Somente em 1918, a União Europeia estabeleceu critérios para qualificar uma jurisdição tributária como paraíso fiscal. Ainda que tenha admitido a possibilidade de adoção de contramedidas, nenhum país as implementou, sem que fosse surpreendente, porque, na União Europeia, se encontram vistosos paraísos fiscais, como Luxemburgo e Irlanda.
A erosão das bases tributárias, como deslocamento de lucros para paraísos fiscais, é seguramente o maior tributário contemporâneo. Dois exemplos dessa patologia: os investimentos diretos em Luxemburgo são equivalentes aos efetivados na China e nos Estados Unidos; os investimentos em empresa de fachada no mundo são maiores que o PIB da Alemanha e da China.
Esse problema é tão grave que, em 2013, o G-20, reunido em Moscou, decidiu conferir mandato à OCDE para desenvolver um programa chamado BEPS (Base Erosion and Profit Shifting), com o objetivo de indicar soluções para esse problema. Apesar de muito ambicioso, o programa não apresentou, até agora, nenhum resultado concreto.

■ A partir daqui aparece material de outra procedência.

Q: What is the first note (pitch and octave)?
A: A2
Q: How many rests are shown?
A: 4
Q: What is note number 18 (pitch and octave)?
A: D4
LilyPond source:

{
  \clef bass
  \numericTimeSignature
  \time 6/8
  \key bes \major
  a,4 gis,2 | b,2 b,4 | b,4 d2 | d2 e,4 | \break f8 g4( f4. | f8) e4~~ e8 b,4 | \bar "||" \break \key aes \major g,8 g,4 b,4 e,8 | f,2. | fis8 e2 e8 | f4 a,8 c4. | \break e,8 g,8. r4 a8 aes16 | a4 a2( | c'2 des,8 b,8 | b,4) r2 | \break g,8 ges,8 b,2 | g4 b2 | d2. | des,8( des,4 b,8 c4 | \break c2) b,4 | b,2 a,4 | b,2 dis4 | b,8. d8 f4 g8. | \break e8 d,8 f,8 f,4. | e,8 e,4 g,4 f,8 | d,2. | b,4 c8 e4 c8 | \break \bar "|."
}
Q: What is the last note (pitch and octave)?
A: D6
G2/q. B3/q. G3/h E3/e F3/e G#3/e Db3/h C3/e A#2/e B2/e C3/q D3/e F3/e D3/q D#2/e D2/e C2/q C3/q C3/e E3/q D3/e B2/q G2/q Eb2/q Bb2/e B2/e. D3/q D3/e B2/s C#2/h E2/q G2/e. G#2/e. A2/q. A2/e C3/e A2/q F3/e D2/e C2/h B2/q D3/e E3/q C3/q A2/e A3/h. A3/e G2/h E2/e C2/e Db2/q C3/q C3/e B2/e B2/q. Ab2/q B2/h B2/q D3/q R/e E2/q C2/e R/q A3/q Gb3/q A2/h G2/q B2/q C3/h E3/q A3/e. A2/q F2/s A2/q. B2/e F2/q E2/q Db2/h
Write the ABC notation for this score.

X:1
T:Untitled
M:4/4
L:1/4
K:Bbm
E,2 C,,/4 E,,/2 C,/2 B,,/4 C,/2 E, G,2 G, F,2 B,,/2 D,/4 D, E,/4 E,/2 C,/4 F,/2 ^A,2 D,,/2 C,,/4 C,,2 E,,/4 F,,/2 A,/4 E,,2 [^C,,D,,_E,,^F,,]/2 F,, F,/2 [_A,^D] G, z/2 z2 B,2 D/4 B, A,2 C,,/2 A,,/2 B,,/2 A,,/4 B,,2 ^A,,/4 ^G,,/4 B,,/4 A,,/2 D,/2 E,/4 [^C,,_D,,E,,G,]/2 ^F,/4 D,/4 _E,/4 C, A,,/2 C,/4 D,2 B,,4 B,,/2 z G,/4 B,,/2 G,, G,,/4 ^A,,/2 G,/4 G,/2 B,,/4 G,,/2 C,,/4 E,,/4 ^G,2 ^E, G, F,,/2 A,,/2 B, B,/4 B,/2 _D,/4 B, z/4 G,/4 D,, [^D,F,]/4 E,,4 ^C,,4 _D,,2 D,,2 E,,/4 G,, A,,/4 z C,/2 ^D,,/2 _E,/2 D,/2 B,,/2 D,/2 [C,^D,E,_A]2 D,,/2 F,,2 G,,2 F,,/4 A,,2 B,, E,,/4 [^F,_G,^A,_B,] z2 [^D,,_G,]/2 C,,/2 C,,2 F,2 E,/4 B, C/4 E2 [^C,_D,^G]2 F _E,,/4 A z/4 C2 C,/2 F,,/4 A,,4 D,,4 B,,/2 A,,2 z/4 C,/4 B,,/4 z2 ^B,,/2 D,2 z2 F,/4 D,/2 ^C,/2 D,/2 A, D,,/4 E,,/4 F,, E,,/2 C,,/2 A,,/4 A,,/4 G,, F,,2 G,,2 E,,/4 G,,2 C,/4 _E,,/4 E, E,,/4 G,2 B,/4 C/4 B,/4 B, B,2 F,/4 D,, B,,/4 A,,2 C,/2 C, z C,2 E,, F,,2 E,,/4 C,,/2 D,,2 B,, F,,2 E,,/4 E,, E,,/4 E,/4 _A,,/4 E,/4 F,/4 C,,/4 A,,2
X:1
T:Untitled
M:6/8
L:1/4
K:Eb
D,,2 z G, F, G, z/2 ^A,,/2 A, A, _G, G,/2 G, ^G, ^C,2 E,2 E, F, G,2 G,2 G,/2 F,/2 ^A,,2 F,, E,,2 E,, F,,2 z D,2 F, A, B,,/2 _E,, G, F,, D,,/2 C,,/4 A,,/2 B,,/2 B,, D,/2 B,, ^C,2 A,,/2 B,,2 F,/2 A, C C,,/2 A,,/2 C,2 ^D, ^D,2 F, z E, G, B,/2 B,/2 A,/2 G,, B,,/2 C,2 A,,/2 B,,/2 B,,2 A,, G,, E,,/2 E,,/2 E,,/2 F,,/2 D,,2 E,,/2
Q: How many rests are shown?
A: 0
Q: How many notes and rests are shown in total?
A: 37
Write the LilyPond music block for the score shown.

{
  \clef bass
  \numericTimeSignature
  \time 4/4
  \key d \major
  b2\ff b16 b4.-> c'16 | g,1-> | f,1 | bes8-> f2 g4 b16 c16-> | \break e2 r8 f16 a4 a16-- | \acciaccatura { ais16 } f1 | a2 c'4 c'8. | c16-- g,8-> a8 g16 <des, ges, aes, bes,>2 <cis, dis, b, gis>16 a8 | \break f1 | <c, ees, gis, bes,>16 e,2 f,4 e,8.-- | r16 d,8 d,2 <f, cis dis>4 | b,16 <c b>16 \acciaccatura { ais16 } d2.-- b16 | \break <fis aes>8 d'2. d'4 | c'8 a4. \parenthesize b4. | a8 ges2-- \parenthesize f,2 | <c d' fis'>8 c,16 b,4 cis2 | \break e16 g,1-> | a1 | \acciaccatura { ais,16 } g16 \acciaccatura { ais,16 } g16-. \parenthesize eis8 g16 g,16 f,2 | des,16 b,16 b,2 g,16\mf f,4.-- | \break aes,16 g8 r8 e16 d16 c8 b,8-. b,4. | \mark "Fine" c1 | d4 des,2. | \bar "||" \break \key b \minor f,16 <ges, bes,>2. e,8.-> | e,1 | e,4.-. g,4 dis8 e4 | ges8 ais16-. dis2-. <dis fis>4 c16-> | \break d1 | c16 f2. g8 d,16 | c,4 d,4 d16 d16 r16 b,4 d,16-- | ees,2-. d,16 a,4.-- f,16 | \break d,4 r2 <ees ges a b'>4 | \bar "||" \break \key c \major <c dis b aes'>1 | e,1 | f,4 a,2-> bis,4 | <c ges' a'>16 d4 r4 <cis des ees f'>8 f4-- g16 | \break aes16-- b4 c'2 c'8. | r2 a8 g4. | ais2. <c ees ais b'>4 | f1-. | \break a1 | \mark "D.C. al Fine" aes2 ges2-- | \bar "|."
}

RPD: Você considera os problemas da centralização tributária um óbice à reforma? E a progressividade dos nossos tributos é uma outra questão problemática?
EM: Começo com a centralização. É difícil falar se há ou não centralização tributária, quando sequer temos um federalismo fiscal bem estruturado. Não se sabe com clareza a repartição de responsabilidades públicas entre os entes federativos. Então como se falar em centralização? A precisa partilha de receitas coexiste com uma imprecisa e lacunosa repartição de encargos públicos.
A previsão constitucional (art. 23, parágrafo único) para regulamentar por lei complementar o federalismo cooperativo jamais prosperou.
Quanto à progressividade no sistema tributário, a verdade é que não existe estudo consistente sobre a matéria no Brasil. Os trabalhos divulgados estão assentados em hipóteses frágeis e juízos de valor questionável.
Cada vez se fortalece a convicção de que a progressividade melhor se efetiva pelo lado do gasto público.
A despeito disso, há situações específicas de evidente regressividade no sistema tributário, como a extinta dedutibilidade da correção monetária do patrimônio líquido das empresas no âmbito do IRPJ. Por conta dessa regra, grandes empresas em circunstâncias de inflação elevada praticamente não recolhiam aquele imposto.
A eliminação dessa dedutibilidade, em 1995, abriu espaço para adoção de inúmeras medidas, como a redução das alíquotas nominais do IRPJ, a adoção dos juros remuneratórios do capital próprio, a isenção na distribuição de resultados, a ampliação do limiar do lucro presumido, a instituição do Simples para as pequenas e microempresas, etc. Como consequência dessa reforma, entre 1996 e 2002, o IRPJ, como proporção do PIB, cresceu, 50% e a arrecadação teve um aumento de 117% acima do IPCA. Portanto, funcionou, deu certo.